La ausencia de los objetos trajo la ausencia del placer. Las personas no supieron que hacer, empezaron a reaccionar y a comportarse distinto. Ahora había grupos de hombres desconcertados conversando en las esquinas, algunas mujeres también se sumaban con ropa mojada en las manos. El misterio los unía, a todos les había pasado lo mismo.
Pasó el sábado, y el domingo y el lunes, y muchos días más, pero nadie encontraba lo perdido, ni tampoco a algún posible culpable.
Se empezaron a hacer reuniones en las casas, y a formar como grupos o infantilmente denominados patrullas, donde organizaban maneras de buscar sus objetos distribuyéndose en horarios para buscar por el pueblo. Algunos hombres tuvieron que pedir días en su lugar de trabajo porque no les alcanzaba el tiempo y las mujeres descuidaron la casa y pedían comida a domicilio.

Toda ésta hermosa situación de cooperación duró algo más de un mes. Las personas involucradas en ella hasta olvidaron la causa porque en esas reuniones que realizaban también se generaban charlas anecdóticas, hablaban más del pueblo que nunca, y hablaban de ellas mismas también.

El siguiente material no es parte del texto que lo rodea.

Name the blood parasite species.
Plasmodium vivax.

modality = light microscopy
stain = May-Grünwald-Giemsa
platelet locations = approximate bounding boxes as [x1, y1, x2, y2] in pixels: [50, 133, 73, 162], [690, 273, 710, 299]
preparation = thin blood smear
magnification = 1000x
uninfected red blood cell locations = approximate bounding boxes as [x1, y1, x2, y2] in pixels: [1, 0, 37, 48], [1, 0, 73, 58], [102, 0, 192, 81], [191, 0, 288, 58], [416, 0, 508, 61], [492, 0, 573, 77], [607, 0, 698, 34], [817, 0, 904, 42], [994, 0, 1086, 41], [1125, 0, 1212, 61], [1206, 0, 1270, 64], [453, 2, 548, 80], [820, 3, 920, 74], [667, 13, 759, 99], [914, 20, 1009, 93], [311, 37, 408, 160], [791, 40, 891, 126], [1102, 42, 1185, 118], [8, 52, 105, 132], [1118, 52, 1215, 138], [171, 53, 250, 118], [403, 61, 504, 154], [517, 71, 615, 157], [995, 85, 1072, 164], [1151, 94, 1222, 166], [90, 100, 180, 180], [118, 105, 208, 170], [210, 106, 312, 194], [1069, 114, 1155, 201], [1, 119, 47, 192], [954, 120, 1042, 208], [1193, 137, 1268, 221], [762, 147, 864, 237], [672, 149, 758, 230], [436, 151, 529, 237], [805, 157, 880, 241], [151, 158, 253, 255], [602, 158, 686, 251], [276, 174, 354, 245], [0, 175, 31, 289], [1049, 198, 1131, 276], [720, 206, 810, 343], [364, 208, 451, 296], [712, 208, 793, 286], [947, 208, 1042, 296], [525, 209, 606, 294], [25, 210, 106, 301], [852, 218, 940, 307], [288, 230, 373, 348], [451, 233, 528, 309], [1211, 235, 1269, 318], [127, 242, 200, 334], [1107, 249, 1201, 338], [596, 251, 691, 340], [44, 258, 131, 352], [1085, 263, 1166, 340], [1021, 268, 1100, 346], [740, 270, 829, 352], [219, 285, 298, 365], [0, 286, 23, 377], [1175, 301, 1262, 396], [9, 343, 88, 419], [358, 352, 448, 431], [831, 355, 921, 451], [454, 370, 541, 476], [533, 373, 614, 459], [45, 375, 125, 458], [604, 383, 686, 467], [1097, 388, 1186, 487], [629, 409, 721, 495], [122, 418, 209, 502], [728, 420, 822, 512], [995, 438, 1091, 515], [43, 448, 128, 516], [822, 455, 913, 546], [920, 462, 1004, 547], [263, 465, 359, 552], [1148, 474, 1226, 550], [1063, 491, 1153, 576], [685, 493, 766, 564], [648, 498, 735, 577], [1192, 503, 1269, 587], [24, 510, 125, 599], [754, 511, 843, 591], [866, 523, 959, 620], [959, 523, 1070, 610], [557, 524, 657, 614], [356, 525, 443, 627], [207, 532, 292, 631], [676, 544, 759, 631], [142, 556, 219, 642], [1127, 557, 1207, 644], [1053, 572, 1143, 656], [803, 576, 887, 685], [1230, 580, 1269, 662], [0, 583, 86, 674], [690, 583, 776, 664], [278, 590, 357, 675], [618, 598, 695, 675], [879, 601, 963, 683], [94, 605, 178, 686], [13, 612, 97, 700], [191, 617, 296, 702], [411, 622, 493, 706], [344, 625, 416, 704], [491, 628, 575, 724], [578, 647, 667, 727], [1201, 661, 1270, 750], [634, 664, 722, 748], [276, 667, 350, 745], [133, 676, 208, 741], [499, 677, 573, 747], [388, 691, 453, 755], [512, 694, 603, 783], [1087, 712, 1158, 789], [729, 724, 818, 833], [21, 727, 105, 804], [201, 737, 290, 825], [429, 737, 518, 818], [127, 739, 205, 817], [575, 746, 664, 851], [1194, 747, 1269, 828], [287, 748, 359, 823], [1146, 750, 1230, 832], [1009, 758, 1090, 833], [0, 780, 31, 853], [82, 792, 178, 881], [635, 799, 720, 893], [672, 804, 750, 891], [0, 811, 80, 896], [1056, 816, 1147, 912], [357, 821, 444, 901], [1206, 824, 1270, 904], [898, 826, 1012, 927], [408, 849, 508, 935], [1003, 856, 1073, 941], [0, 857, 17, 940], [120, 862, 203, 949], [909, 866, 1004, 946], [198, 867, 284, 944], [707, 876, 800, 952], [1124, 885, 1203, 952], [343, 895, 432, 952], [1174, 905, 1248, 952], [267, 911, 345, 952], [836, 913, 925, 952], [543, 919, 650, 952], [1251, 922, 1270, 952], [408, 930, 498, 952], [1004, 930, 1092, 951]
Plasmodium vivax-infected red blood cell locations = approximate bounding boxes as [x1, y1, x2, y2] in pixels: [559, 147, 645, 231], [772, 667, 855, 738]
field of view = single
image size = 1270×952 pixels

El miércoles 10 de septiembre a las cuatro de la tarde un grito fino invadió el pueblo. Todos salieron, ésta vez conociéndose muy bien y teniendo comentarios para hacerse. Una mujer pedía a gritos desde la playa que se acercaran todos, que bajaran hacia la costa inmediatamente. Sin pensarlo, la mitad del pueblo se dirigió hacia semejante llamado. Una enorme ronda de gente ya estaba formada, y en un extremo, la mujer que gritaba pedía que se acercaran hacia una gran montaña de piedras amontonadas. Uno de los hombres, sin resistir más la intriga se apresuró a correrlas con fuerza, y gritó: “¡acá hay un televisor!”, todos emocionados se acercaron rápidamente, y empezaron a aparecer televisores, pantuflas, almohadones, batas, radios, sogas de ropa. Nadie podía comprender de lo que se trataba. Estaban en la misma situación de desconcierto que cuando los perdieron de vista.
En ese mismo instante, de uno de los caminitos que bajaban a la playa apareció corriendo un chico agitadísimo, se detuvo y vio la escena pasmado, por detrás de él se sumaron otros más y de repente una multitud de chicos estuvieron mirando inmovilizados. Los grandes, o los padres, se les acercaron, y les quisieron contar lo que acababan de ver. Pero no se sorprendieron. Confesaron. Como los niños tienen esa pureza extrema que los hace volcarse a la verdad, era imposible que siguieran callando.
La desaparición de los objetos había sido obra de ellos. Tomaron la determinación de esconderlos porque no podían comprender cómo la gente grande había perdido la dimensión del placer. Cómo era posible que sólo a través de ropa mojada sus madres pudieran reírse, o como con un montón de sonidos aturdidores sus padres disfrutaran en soledad. Cansados, y tristes de esto planearon ponerlos a prueba. Estaban seguros de que tendrían que reunirse, hablar, porque a todos les había pasado lo mismo. Uno de ellos eligió la playa porque los adultos nunca iban al mar ni mucho menos se llenaban los pies de arena. Y no lo comprendían.
Luego de éste comentario, los mayores no supieron qué decir. Nadie retó a nadie. No hubo penitencias. No hubo ganas de llevar los televisores a sus respectivas casas. Todos estaban muy entretenidos conversando, había mucho para charlar.